Starting off

Remember to set your working directory before you start. You also need to load today’s packages.

library(car)
library(caret)
library(effects)
library(emmeans)
library(GGally)
library(ggplot2)
library(ggthemes)
library(multcomp)
library(MuMIn)
library(relaimpo)

Multiple regression and model selection

This week’s tutorial covers much of Chapters 8 and 9 of Quinn & Keough (2024) on multiple regression, predictor importance, and model selection.
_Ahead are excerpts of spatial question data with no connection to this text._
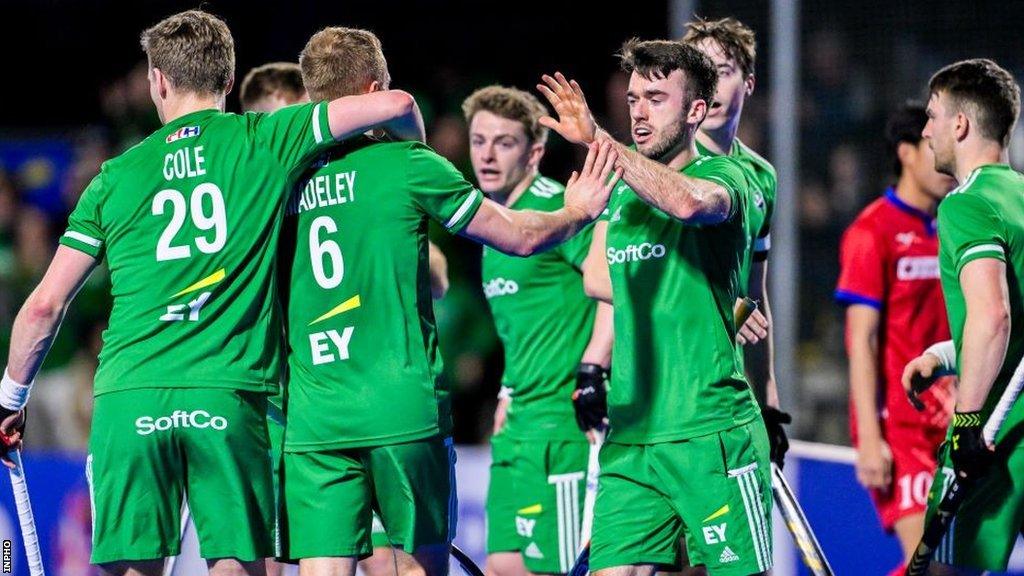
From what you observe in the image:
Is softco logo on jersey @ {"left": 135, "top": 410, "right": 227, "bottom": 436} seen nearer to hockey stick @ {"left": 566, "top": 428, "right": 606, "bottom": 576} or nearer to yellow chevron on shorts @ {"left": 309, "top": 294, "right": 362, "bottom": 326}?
yellow chevron on shorts @ {"left": 309, "top": 294, "right": 362, "bottom": 326}

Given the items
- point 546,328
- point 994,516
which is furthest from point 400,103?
point 994,516

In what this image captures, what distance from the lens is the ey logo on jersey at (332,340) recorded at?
5066 millimetres

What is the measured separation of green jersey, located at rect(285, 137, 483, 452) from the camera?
16.5 feet

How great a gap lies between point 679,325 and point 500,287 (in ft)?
5.54

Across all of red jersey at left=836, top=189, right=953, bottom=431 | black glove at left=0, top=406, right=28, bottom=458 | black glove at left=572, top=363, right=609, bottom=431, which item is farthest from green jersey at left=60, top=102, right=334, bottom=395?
red jersey at left=836, top=189, right=953, bottom=431

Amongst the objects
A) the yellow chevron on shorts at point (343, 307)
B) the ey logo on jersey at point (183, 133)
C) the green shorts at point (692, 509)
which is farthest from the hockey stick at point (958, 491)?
the ey logo on jersey at point (183, 133)

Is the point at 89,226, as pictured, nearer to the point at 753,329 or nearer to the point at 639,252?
the point at 639,252

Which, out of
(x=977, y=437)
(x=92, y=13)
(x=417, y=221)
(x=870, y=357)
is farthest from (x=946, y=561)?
(x=92, y=13)

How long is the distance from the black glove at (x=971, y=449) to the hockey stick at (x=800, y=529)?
27.6 inches

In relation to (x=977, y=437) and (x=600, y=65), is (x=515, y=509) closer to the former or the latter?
(x=977, y=437)

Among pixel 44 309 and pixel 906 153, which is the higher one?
pixel 906 153

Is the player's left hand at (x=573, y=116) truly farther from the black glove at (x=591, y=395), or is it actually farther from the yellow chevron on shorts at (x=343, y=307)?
the black glove at (x=591, y=395)

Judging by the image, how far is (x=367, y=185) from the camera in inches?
200

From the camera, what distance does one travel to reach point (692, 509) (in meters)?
A: 5.09
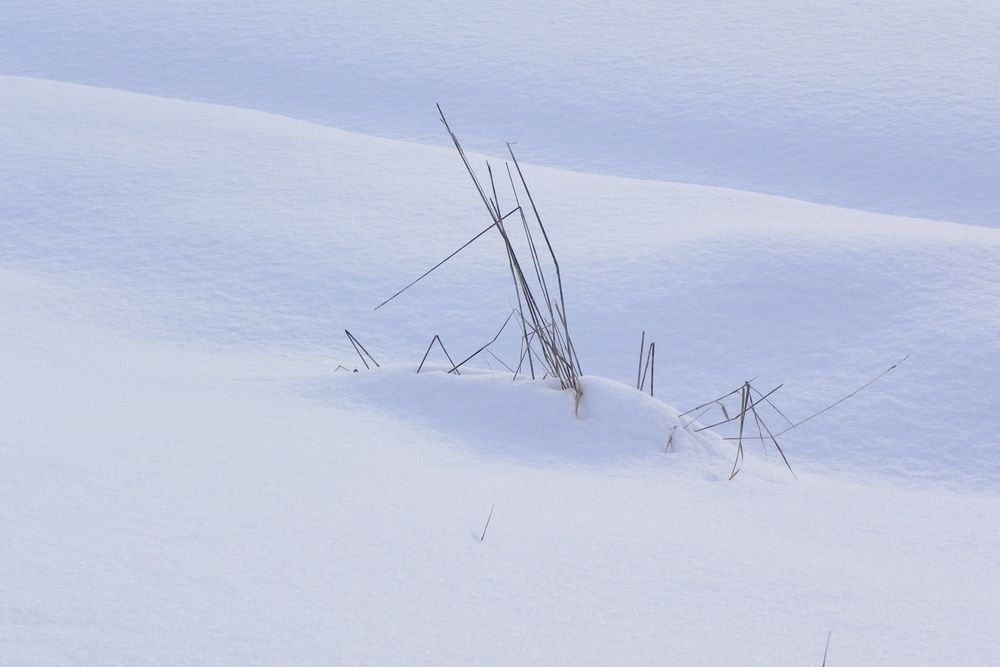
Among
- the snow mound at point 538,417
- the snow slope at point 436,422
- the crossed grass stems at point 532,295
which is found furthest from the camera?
the crossed grass stems at point 532,295

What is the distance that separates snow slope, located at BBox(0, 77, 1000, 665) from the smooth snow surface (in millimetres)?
525

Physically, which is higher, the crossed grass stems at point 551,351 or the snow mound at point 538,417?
the crossed grass stems at point 551,351

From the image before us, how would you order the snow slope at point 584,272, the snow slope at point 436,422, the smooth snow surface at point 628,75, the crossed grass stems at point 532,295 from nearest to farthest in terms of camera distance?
the snow slope at point 436,422 < the crossed grass stems at point 532,295 < the snow slope at point 584,272 < the smooth snow surface at point 628,75

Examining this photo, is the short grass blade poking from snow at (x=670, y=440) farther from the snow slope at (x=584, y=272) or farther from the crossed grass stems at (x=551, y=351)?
the snow slope at (x=584, y=272)

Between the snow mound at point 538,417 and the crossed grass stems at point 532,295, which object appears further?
the crossed grass stems at point 532,295

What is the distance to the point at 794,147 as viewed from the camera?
3295mm

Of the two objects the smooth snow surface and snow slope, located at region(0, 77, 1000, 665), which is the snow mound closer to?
snow slope, located at region(0, 77, 1000, 665)

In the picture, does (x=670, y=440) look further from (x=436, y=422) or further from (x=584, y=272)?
(x=584, y=272)

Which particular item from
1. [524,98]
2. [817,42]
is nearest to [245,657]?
[524,98]

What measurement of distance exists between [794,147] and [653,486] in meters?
2.16

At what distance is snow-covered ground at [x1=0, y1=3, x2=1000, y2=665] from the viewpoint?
0.92 metres

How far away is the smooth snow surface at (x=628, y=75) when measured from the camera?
Result: 10.5 ft

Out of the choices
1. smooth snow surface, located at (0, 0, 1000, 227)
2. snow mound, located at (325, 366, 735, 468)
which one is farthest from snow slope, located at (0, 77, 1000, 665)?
smooth snow surface, located at (0, 0, 1000, 227)

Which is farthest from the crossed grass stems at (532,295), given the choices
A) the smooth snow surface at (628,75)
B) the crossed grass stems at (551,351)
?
the smooth snow surface at (628,75)
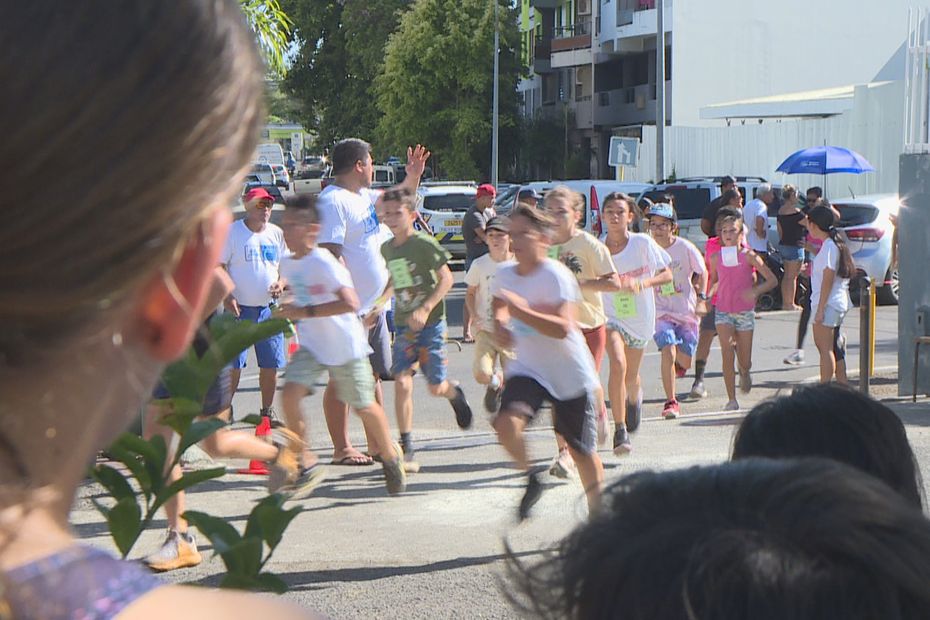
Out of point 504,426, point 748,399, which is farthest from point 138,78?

The birdabund.csv dataset (described in Quinn & Keough, 2024) contains information on bird abundance in forest fragments in southeastern Australia. The columns in the dataset are:

Inspect the data

Read in the data and convert the graze variable to a factor. Then inspect the output of the summary() command (which is not shown because it is too wide for this page).

d <- read.csv("Data/birdabund.csv")
d$graze <- factor(d$graze)
summary(d)

Next, let’s check how the variables are related to each other with a scatterplot matrix.

ggpairs(d) +
  theme_few()

area, dist, and ldist appear to be highly right-skewed with a few very high-leverage points. To fix this, let’s log10-transform them.

d$area.log10 <- log10(d$area)
d$dist.log10 <- log10(d$dist)
d$ldist.log10 <- log10(d$ldist)

Don’t just assume that your transformations made things better. Always check.

# Exclude the untransformed variables in columns 2, 4, and 5
ggpairs(d[,-c(2, 4, 5)]) +
  theme_few()

Looks pretty good to me. All of our predictors are positively correlated with the response (abund). None of our predictor variables are particularly highly correlated with one another. (According to one rule of thumb, \(\left|r\right|\ge 0.7\) is an indicator of potentially problematic collinearity.)

Now we will begin our model-selection procedure.

Build the full model

We have six predictor variables. Our first step is to construct a “full model” that contains all the terms we believe might have an effect. You should start with a biologically sensible “full model” constructed based on your expert knowledge of the system, including any interactions you believe might be important. Typically, a full model will not include any interactions that are higher than three-way (i.e., it excludes four-way, five-way, etc. interactions) because they are unlikely to explain much variation and because they are difficult to interpret. Because we lack expert knowledge on this system, we will build our full model including main effects only.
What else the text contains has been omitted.